Dublin Rape Crisis Centre has said it welcomes the decision by the Professional Footballers Association of Ireland to remove a blog post which linked the Ched Evans rape case to the Guildford Four and the Birmingham Six.
The blog post was written by solicitor for the PFAI, Stuart Gilhooly, but was removed yesterday following criticism on social media from the DRCC, the National Women’s Council and others.
Evans, 25, a former Wales international, was found guilty in 2012 of the rape of a woman in May 2011 in Rhyl, north Wales. He was released from prison last month and, following a request from the English Professional Players Association (PFA), has been training with his former club, Sheffield United.
The club came under fire from fans as a result, with a petition securing tens of thousands of signatures demanding he not be allowed to play.

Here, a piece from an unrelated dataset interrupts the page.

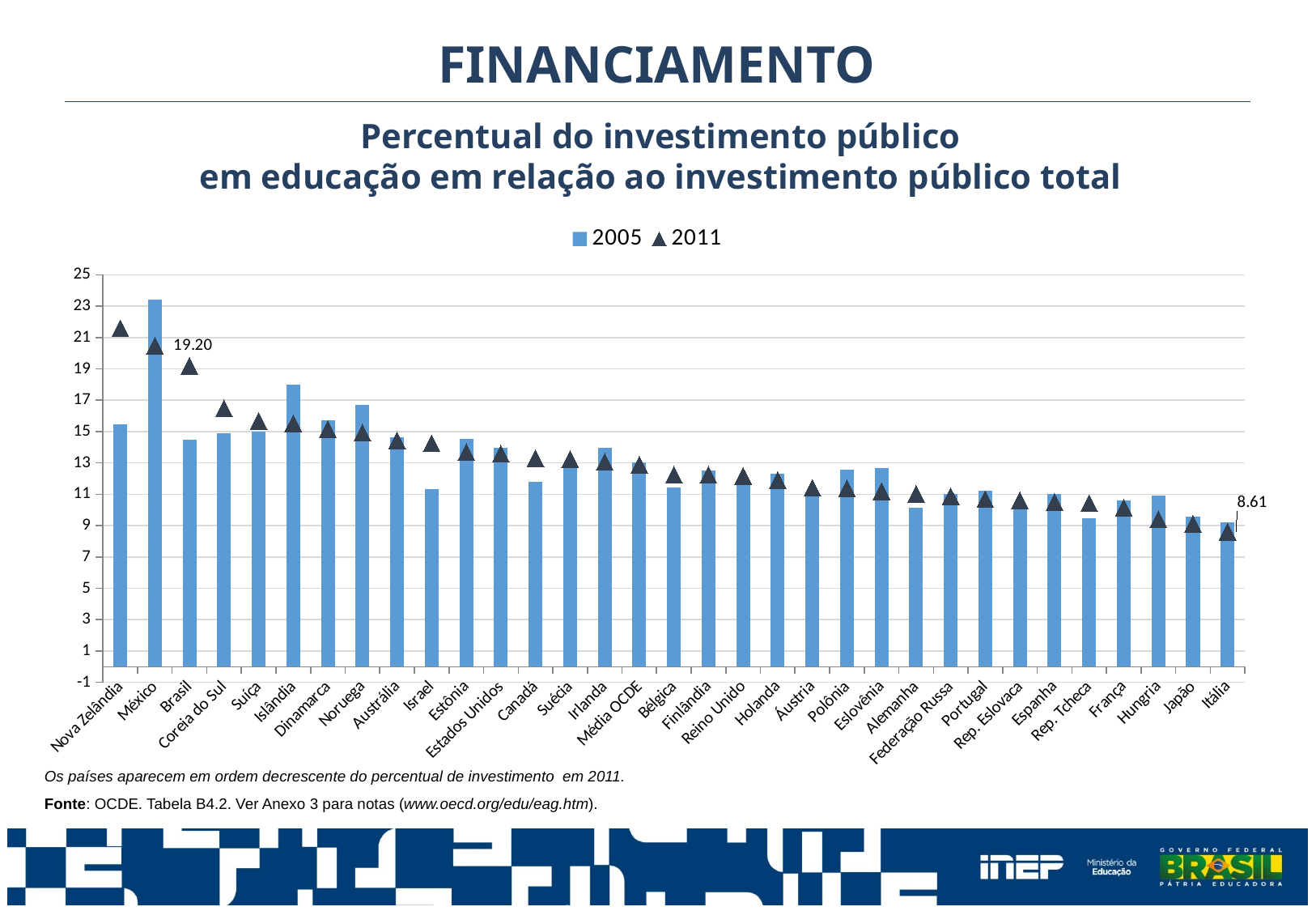
What is the 2011 value for Itália? 8.61 Is the 2005 value for Alemanha greater or less than 11? less Which series is shown with triangle markers? 2011 Which is larger for Islândia: the 2005 value or the 2011 value? 2005 What is the 2011 value for Brasil? 19.20 Which country has the highest 2005 value? México Which is larger for Brasil: the 2005 value or the 2011 value? 2011 Is the 2005 value for México greater or less than 21? greater Which country has the highest 2011 value? Nova Zelândia How many series does the legend list? 2 Is the 2005 value for Israel greater or less than 13? less Do the 2011 values rise or fall from left to right along the x axis? fall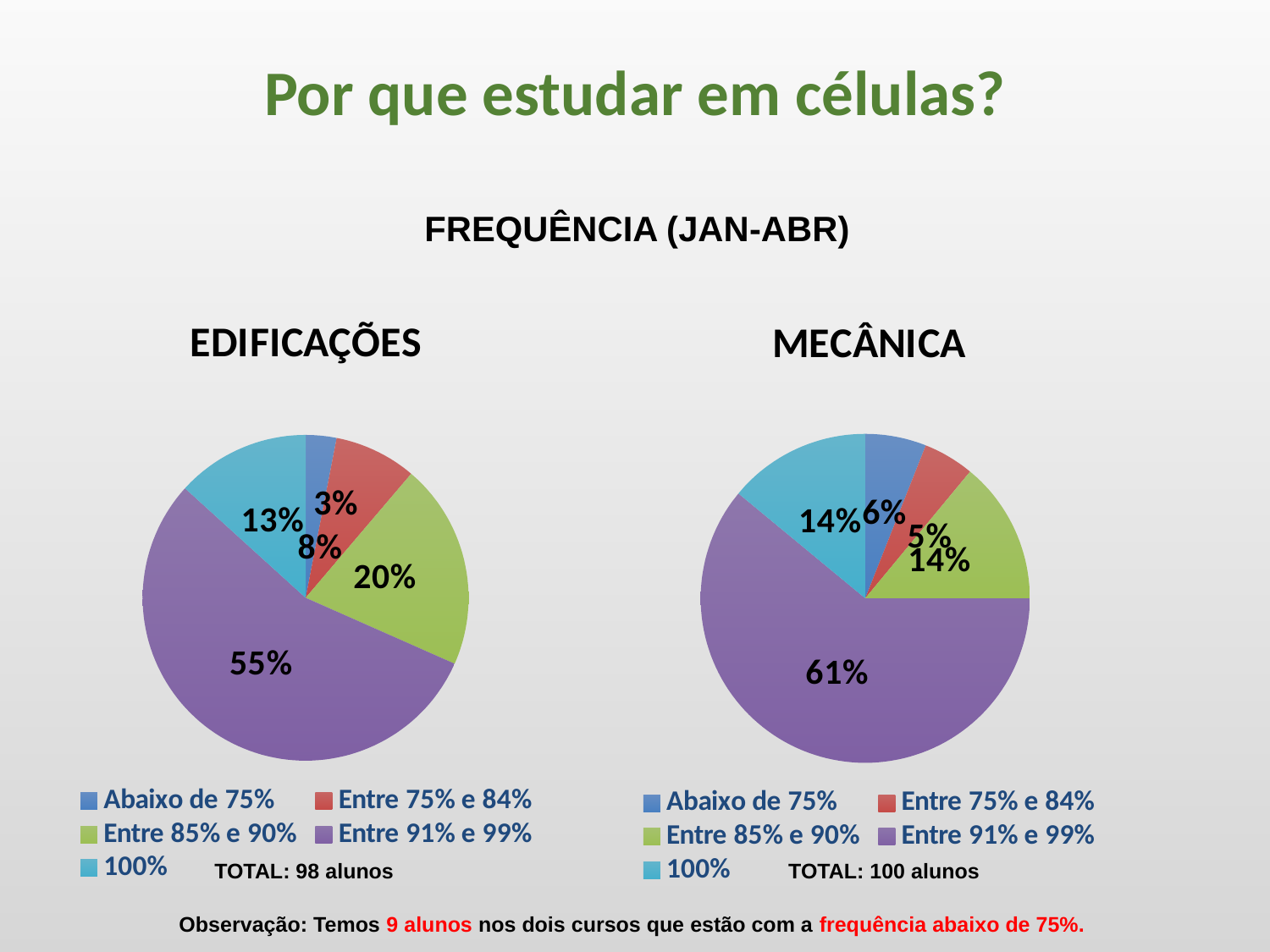
In the EDIFICAÇÕES chart, what percentage is shown for the '100%' slice? 13% In the EDIFICAÇÕES chart, what is the difference between the 'Entre 85% e 90%' slice and the 'Entre 75% e 84%' slice? 12% How many slices does the MECÂNICA pie chart have? 5 What type of chart is used for EDIFICAÇÕES? Pie chart In the EDIFICAÇÕES chart, what percentage is shown for the 'Entre 91% e 99%' slice? 55% In the EDIFICAÇÕES chart, what percentage is shown for the 'Abaixo de 75%' slice? 3% In the MECÂNICA chart, what percentage is shown for the 'Entre 91% e 99%' slice? 61% In the MECÂNICA chart, which category has the largest slice? Entre 91% e 99% In the EDIFICAÇÕES chart, which category has the smallest slice? Abaixo de 75% In the MECÂNICA chart, what percentage is shown for the 'Abaixo de 75%' slice? 6% In the EDIFICAÇÕES chart, which is larger: the 'Entre 85% e 90%' slice or the '100%' slice? Entre 85% e 90% What total number of students is stated below the MECÂNICA chart? 100 alunos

Club patron Charlie Webster, a Sky Sports presenter, said she had resigned as a result of Evans being allowed to train, while other patrons said they would break their associations with Sheffield United if he resumed his playing career.
Evans had denied the charge and had maintained sex had been consensual.
In the blog post, Mr Gilhooly wrote: “This crime, as alleged, was at the bottom end. There was no violence and thankfully the victim has no recollection of it.
“This, I hasten to add, does not make it right, or anything close to it, but it is nonetheless a mitigating factor.
“Suffice to say that Ched Evans has a very arguable case that he is the victim of a miscarriage of justice. If having sex with a drunk woman is rape then thousands of men are guilty of rape every day.”
He also wrote of the case: “But there is surely nothing worse than being accused of a crime which you genuinely believe you didn’t commit.
“The argument against that is that a jury convicted him of the crime. The same applied to the Guildford Four and the Birmingham Six. They got no public sympathy either.
“Maybe he is guilty or perhaps he’s innocent, none of us knows for sure. Surely, either way, he deserves a chance at redemption. Don’t we all?”
Speaking on RTÉ radio’s Drivetime, Mr Gilhooly said: “I think he’s a footballer that is entitled to return to his career. My simple point is his right to return.”
But Ellen O’Malley-Dunlop of the DRCC said: “This person was found guilty and he was convicted,” she said. “Rape is the absence of consent.
“It is terribly important for the public to know that when someone is intoxicated so that they are virtually comatose, they are not in a position to give consent.”